Они присели на корточки на медвежью шкуру, всматривались друг в друга при свете и пели друг другу нежные слова. Их обнаженные руки соприкасались, они легонько сжимали друг другу виски, заглядывали в глаза, их поющие губы были так близко. Глаза, виски, лбы, голоса — они сравнивали их и находили одинаковыми. Непреодолимое, растущее узнавание вырвало у него имя отца, она назвала его настоящим именем: Зигмунд! Зигмунд! Он взмахнул над главой освобожденным мечом; погрузившись в блаженство, она пела ему о себе: его сестра, близнец, Зиглинда… Он в опьянении протянул руки к ней, своей невесте, она приникла к его сердцу, прошуршав, сомкнулся занавес, в бушующем, грохочущем, пенящемся вихре раздирающей страсти забурлила музыка, забурлила, забурлила и внезапно, мощным ударом остановилась!

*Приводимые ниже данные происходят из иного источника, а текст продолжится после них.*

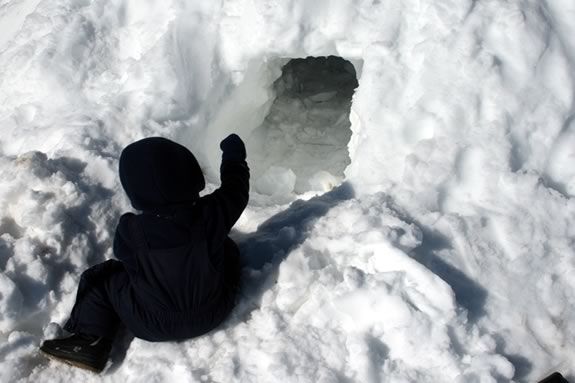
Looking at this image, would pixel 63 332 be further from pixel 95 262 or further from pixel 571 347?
pixel 571 347

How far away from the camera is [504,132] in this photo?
120 inches

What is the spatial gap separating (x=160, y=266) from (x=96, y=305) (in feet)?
1.37

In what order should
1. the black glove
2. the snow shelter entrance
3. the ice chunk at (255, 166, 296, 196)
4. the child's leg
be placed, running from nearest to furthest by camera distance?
the child's leg < the black glove < the ice chunk at (255, 166, 296, 196) < the snow shelter entrance

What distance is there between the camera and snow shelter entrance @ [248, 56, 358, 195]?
4.32 m

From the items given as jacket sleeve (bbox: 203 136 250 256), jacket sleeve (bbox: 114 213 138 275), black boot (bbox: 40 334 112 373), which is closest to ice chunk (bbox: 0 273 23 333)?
black boot (bbox: 40 334 112 373)

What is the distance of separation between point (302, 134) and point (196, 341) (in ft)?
7.94

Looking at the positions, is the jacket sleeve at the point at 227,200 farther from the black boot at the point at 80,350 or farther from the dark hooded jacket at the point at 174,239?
the black boot at the point at 80,350

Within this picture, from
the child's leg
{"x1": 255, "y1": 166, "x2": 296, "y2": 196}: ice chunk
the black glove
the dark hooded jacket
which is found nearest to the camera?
the dark hooded jacket

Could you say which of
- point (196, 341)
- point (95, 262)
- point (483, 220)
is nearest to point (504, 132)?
point (483, 220)

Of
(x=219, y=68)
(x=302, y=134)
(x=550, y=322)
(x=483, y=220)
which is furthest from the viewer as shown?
(x=302, y=134)

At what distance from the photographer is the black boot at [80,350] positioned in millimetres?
2561

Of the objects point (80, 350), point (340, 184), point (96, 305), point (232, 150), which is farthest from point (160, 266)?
point (340, 184)

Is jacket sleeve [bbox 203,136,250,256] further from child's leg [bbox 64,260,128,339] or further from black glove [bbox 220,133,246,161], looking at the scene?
child's leg [bbox 64,260,128,339]

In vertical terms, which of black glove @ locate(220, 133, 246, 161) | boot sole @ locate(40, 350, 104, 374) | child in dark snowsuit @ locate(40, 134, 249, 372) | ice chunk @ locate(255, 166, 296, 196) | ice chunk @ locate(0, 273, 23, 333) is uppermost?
black glove @ locate(220, 133, 246, 161)
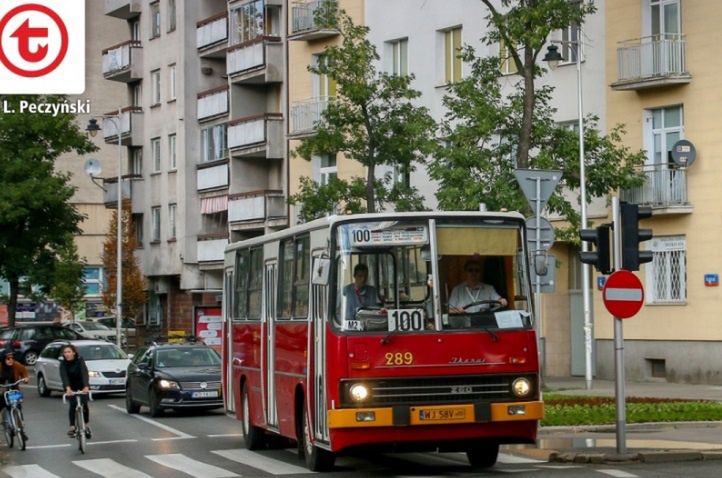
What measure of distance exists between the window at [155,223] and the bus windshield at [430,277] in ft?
182

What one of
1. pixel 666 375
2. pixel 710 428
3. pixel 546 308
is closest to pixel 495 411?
pixel 710 428

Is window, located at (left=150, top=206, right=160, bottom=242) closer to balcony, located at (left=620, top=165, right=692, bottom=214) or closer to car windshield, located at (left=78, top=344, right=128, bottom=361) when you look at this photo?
car windshield, located at (left=78, top=344, right=128, bottom=361)

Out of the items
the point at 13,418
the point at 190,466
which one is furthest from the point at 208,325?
the point at 190,466

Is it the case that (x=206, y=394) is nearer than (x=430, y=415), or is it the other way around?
(x=430, y=415)

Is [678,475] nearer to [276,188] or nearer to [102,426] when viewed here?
[102,426]

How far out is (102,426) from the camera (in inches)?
1256

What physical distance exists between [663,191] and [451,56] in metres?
Result: 10.5

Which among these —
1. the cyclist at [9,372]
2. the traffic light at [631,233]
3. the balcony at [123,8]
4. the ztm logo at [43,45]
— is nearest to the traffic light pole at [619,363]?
the traffic light at [631,233]

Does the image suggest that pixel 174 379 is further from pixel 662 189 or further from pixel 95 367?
pixel 662 189

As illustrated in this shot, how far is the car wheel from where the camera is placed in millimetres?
45719

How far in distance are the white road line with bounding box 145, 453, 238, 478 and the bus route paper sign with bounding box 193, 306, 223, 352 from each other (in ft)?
90.1

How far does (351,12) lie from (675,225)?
1704 cm

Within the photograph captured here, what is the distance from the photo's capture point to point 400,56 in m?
51.5

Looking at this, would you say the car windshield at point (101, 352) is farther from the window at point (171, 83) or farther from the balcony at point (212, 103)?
the window at point (171, 83)
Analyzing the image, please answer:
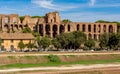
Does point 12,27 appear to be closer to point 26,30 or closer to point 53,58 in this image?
point 26,30

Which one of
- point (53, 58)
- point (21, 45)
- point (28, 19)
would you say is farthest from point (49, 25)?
point (53, 58)

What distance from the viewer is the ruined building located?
12419cm

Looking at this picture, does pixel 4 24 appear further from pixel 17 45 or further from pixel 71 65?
pixel 71 65

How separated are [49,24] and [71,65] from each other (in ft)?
214

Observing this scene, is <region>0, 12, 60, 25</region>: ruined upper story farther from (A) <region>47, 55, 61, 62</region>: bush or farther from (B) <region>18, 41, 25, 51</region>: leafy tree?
(A) <region>47, 55, 61, 62</region>: bush

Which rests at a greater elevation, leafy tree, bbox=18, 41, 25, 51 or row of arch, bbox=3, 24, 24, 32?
row of arch, bbox=3, 24, 24, 32

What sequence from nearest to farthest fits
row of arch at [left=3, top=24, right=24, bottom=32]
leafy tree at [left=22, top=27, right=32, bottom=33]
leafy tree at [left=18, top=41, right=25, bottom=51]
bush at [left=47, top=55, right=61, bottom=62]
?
bush at [left=47, top=55, right=61, bottom=62] < leafy tree at [left=18, top=41, right=25, bottom=51] < leafy tree at [left=22, top=27, right=32, bottom=33] < row of arch at [left=3, top=24, right=24, bottom=32]

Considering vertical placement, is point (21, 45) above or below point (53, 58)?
above

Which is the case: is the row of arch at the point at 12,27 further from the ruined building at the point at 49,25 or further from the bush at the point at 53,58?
the bush at the point at 53,58

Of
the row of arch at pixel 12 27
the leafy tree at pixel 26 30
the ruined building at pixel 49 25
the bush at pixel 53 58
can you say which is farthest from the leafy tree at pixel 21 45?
the row of arch at pixel 12 27

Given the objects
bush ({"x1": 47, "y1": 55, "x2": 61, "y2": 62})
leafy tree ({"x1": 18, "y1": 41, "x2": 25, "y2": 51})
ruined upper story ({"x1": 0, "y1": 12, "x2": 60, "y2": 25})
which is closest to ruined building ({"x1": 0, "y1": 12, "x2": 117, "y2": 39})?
ruined upper story ({"x1": 0, "y1": 12, "x2": 60, "y2": 25})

Оживленные аплодисменты. Зажегся свет. Тысячи людей поднимались, незаметно потягивались, хлопали в ладоши, тело устремив к выходу, а голову еще повернув к сцене, к певцам, появившимся рядышком перед занавесом, как маски перед ярмарочным балаганом. Вышел и Хундинг; несмотря на все, что произошло, он учтиво улыбался…

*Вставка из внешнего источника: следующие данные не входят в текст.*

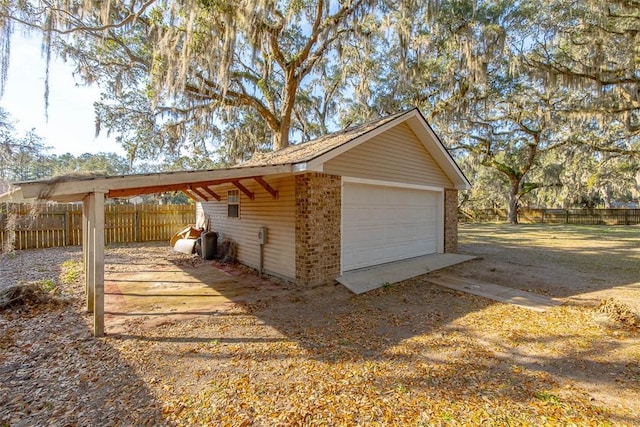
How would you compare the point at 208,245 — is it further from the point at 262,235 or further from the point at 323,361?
the point at 323,361

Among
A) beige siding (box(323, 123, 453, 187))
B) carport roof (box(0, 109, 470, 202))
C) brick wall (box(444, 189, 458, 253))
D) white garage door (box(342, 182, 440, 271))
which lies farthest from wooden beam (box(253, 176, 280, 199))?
brick wall (box(444, 189, 458, 253))

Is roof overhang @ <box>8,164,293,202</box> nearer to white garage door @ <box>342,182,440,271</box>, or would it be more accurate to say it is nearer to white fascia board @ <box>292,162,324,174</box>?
white fascia board @ <box>292,162,324,174</box>

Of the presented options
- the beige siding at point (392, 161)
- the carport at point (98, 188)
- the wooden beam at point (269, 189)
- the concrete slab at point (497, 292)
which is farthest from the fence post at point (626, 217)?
the carport at point (98, 188)

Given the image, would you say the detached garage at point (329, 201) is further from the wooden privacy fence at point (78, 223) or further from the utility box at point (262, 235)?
the wooden privacy fence at point (78, 223)

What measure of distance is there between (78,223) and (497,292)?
48.1ft

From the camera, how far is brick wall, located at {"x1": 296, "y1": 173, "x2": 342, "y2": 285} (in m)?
5.91

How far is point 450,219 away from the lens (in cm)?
963

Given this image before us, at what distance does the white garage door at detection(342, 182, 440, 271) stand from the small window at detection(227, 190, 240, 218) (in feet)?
11.1

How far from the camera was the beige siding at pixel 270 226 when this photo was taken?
20.9 ft

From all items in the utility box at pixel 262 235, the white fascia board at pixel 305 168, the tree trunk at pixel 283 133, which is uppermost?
the tree trunk at pixel 283 133

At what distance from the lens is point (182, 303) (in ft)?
17.5

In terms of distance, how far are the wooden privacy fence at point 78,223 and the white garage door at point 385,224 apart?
1002cm

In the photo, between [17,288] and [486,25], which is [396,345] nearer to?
[17,288]

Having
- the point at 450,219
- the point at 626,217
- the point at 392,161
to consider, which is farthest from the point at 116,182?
the point at 626,217
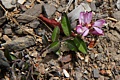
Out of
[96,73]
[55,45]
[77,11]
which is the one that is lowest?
[96,73]

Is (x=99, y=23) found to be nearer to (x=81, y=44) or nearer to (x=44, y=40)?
(x=81, y=44)

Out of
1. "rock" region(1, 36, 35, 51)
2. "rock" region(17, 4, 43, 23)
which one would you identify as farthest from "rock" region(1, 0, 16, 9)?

Зигмунд отодвинул кресло и встал. Ему было жарко; на скулах, под бледными, худыми выбритыми щеками алел румянец.

— Если мое мнение хоть что-нибудь значит, — сказал он, — я бы попытался выйти на воздух. Зигмунд, кстати, слабоват.

— И оркестр, — сказала Зиглинда, — почему-то страшно затянул весеннюю песню.

— Сентиментально, — сказал Зигмунд, пожав под фраком узкими плечами. — Ты идешь?

Она мгновение помедлила, посидела еще, оборотившись, глядя на сцену. Он смотрел, как она встала и взяла серебряную шаль, чтобы выйти с ним. Ее полные смыкающиеся губы подрагивали…

Они вышли в фойе, походили в медленной толпе, поздоровались со знакомыми, прошлись разок по лестнице, иногда берясь за руки.

— Мороженого хочется, — сказала она, — но, по всей видимости, дешевка.

— Невозможно! — сказал он.

И потому они ели сладости из своей шкатулочки — вишни в коньяке и шоколадные конфеты в форме фасоли с мараскино.

Когда прозвенел звонок, они с презрением понаблюдали со стороны, как заторопившаяся толпа образовала давку, подождали, пока в коридорах стихнет, и в последнюю секунду, когда свет уже отступил и на беспорядочную непоседливость зала, умирив, угасив ее, опустился мрак, вошли в свою ложу… Зашевелились звуки, дирижер выбросил руки, и, подчинившись его приказу, благородный шум снова хлынул в несколько передохнувшие уши.

Зигмунд глянул в оркестр. Пространство в глубине по сравнению с внимающим зрительным залом было залито светом и заполнено работой, юркими пальцами, гибкими кистями рук, надуто-вспученными щеками, непритязательными и усердными людьми, которые в служении рождали произведение огромной страдающей силы — произведение, там, наверху, являвшееся в по-детски возвышенных лицах… Про-из-ве-де-ни-е! Как же такое создается? Боль поднялась в груди Зигмунда, жжение или иссушение, что-то вроде сладостной горестной тоски — о чем? по чему? Было так темно, так постыдно неясно. Он ощутил два слова: творчество… страсть. И пока жар стучал в висках, наступило словно тоскливое прозрение, что творчество рождается из страсти и снова принимает облик страсти. Он видел, как белая изможденная женщина поникла на коленях беглеца, которому предалась, видел ее любовь, горе и чувствовал: вот такой и должна быть жизнь, чтобы быть созидающей. Оглянулся на собственную, ту жизнь, что складывалась из остроумия и изнеженности, из отрицания и избалованности, роскоши и возражения, пышности и проницательности, богатой защищенности и мелочной ненависти, ту жизнь, где не было потрясений, а только логическая игра, не было ощущений, а только мертвящее именование, — и в груди поднялось жжение или иссушение, что-то вроде сладостной горестной тоски — о чем? по чему? По творчеству? Потрясению? Страсти?

Шуршание занавеса и колоссальный финал! Свет, аплодисменты, сутолока у всех дверей. Зигмунд и Зиглинда провели антракт, как и предыдущий. Почти не разговаривая, медленно ходили по коридорам и лестницам, иногда берясь за руки. Она предложила ему вишен в коньяке, но он больше не взял. Она посмотрела на него, но, когда он остановил на ней взгляд, отвела свой, пошла рядом с ним молча и несколько напряженно, позволив ему рассмотреть себя. Детские плечи под серебряными петлями были чуть слишком высоки и горизонтальны, как у египетских статуй. На скулах пылал тот же жар, что он чувствовал и на своих.